Work instruction 1 =
Answer these questions about the normal distribution page:
(a) What argument do you pass to hist(x) to use a density estimate?
(b) What does replicate(n, expr) perform?
(c) Who is named as the author?
Work instruction 2 = Can you pick up the normal distribution page where it stops and continue it from that point?

Passage =
6  NORMAL PROBABILITY DISTRIBUTION

Author

Wen Tang

r-function Description
rnorm(n,mean,sd) Generate n random values of standard normal distribution with the given mean and sd.
hist(x) Plot the histogram of the data vector x, pass probability=TRUE to use density estimate. Pass breaks argument to specify edges of bins. Eg.: breaks = seq(0,1, by=0.1). breaks="FD" is a method based on data variability.
seq(start, end, by=step) Generate a sequence.
density(x) Estimate the density of the data vector x
lines(x,y) Add a line to an existing plot. y may be omitted depending on x
pnorm(q,mean=0, sd=1) Calculate the cumulative probability P(X\le q) for a normal distributed random variable X with a given mean and sd.
diff(x) Calculate the first difference of a vector x.
qnorm(p, mean=0, sd=1) Calculate the quantile of the normal distribution corresponding to the probability p (from left-tail).
scale(x,center, scale) Scale data x to z-score using a given mean (center) and standard deviation (scale). E.g.: scale(x, center=5, scale=2)
rbinom(s,size=n, prob=p) Generate s random binomial-distributed values with n trials and success probability p
replicate(n, expr) Perform the Monte-Carlo simulation by replicating the experiment given by the expression expr n times.

6.1 The standard normal distribution

6.1.1 Normal distribution graph (Optional)

Available data =
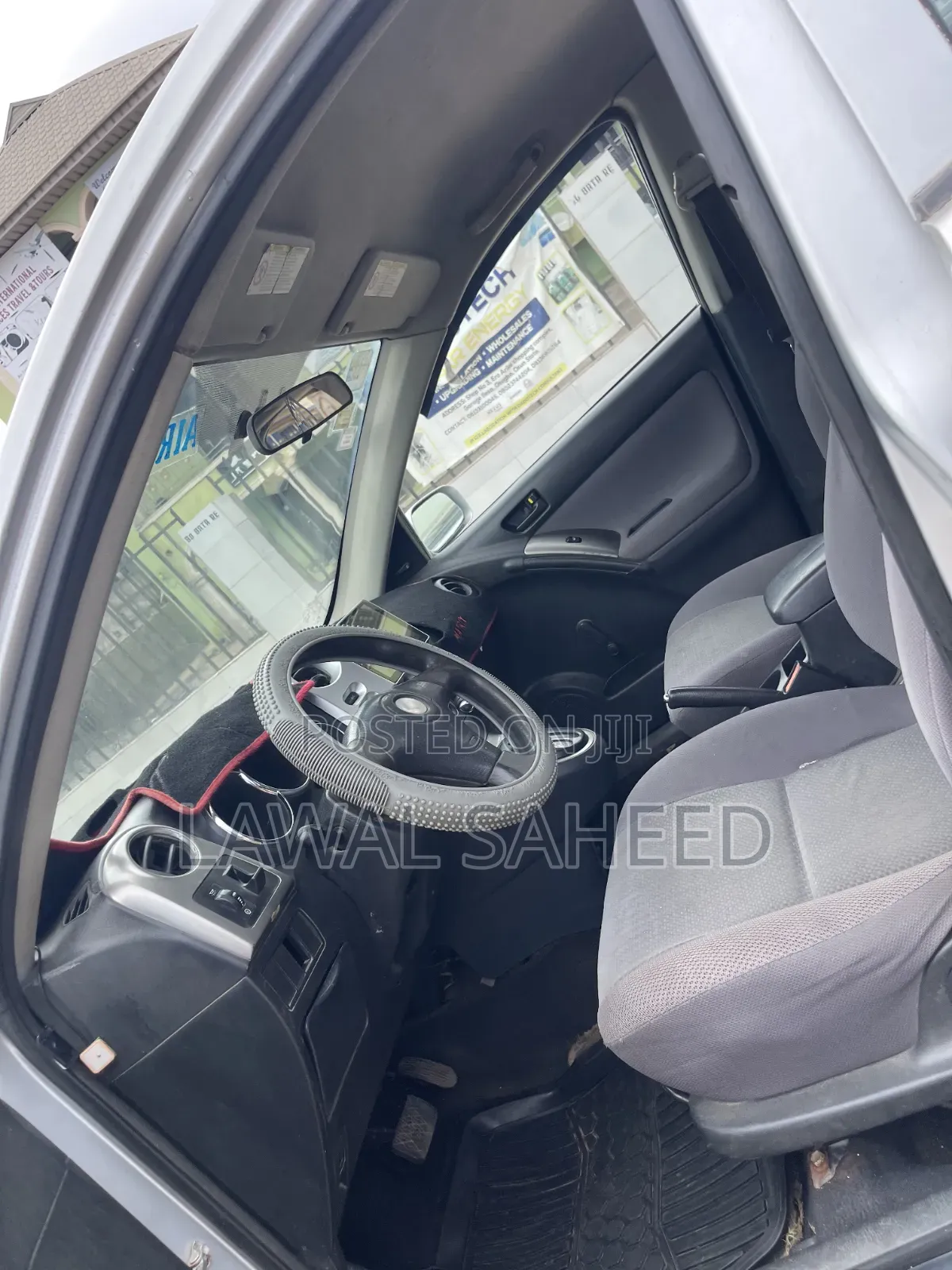 Toyota Matrix 2003 Silver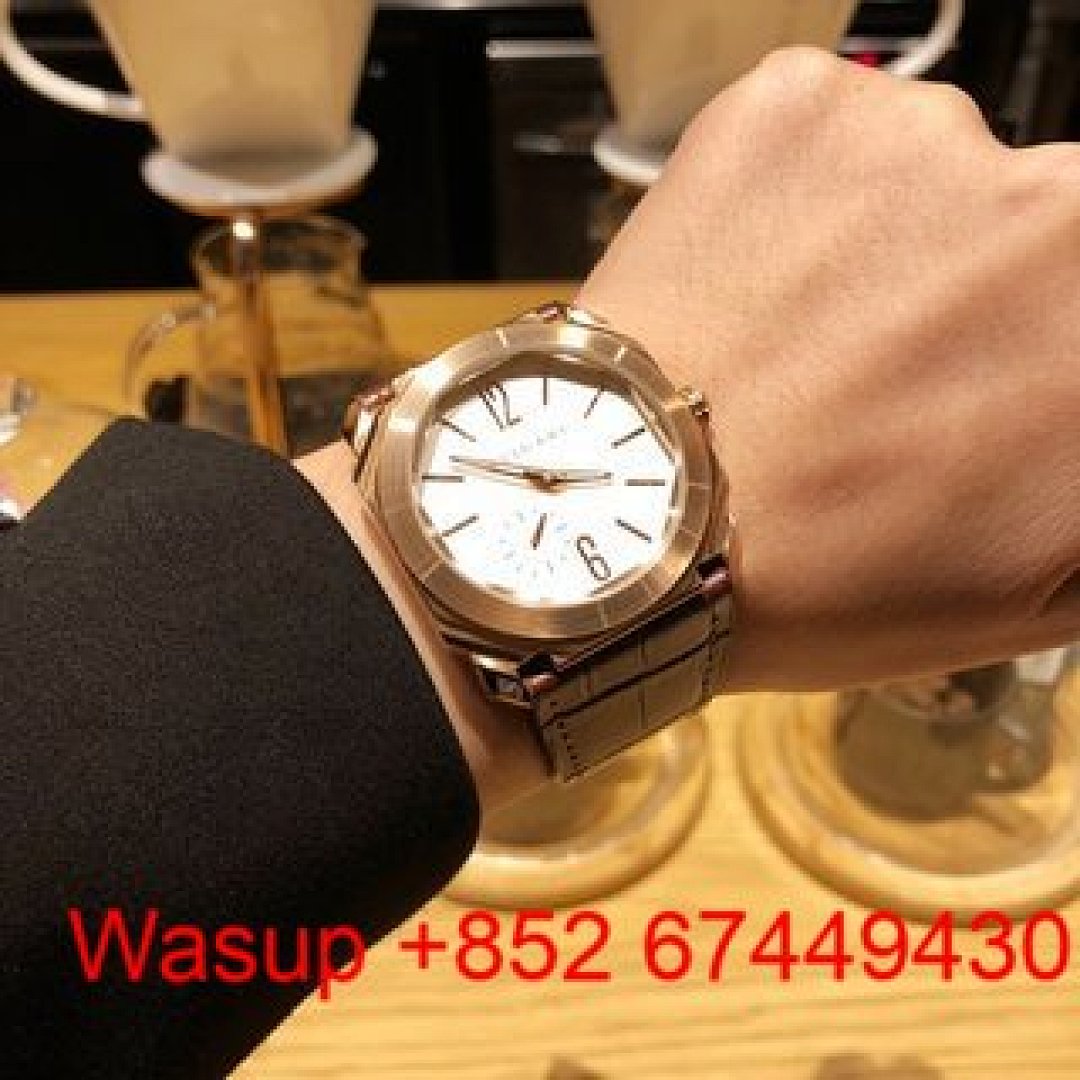 Other Bulgari Octo Finissimo White Dial - Image 8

Result 1 =
(a) probability=TRUE
(b) A Monte-Carlo simulation, replicating the experiment given by the expression expr n times.
(c) Wen Tang

Result 2 =
Code
set.seed(123)                       # Set the seed for reproducibility
x <- rnorm(1000, mean = 0, sd = 1)  # Generate data for a standard normal distribution

# Plot the data with density curve
hist(x, probability = TRUE, col = "lightblue", main = "Standard Normal Distribution")
lines(density(x), col = "red", lwd = 2)

6.1.2 Find the probability (area) when z scores are given

Code
# Find the area under the curve to the left of a certain value: P(z<1)
pnorm(1, mean = 0, sd = 1)
[1] 0.8413447
Code
# Find the area under the curve to the right of a certain value: P(z>1)
1-pnorm(1, mean = 0, sd = 1)
[1] 0.1586553
Code
# Find the area under the curve between two values: P(-1<z<1)
diff(pnorm(c(-1, 1), mean = 0, sd = 1))
[1] 0.6826895

6.1.3 Find z scores when the area is given

Code
# Find the value with a certain area under the curve to its left: critical value 
alpha <- 0.05
qnorm(1-alpha, mean = 0, sd = 1) # find the critical Z score.
[1] 1.644854

6.2 Real application of normal distribution

6.2.1 Convert an individual x value to a z-score

Code
x <- 80  # the individual value
mu <- 75  # the mean of the distribution 
sigma <- 10  # the standard deviation of the distribution 

# Calculate z-scores for the individual value using scale()
z_scores <- scale(x, center = mu, scale = sigma)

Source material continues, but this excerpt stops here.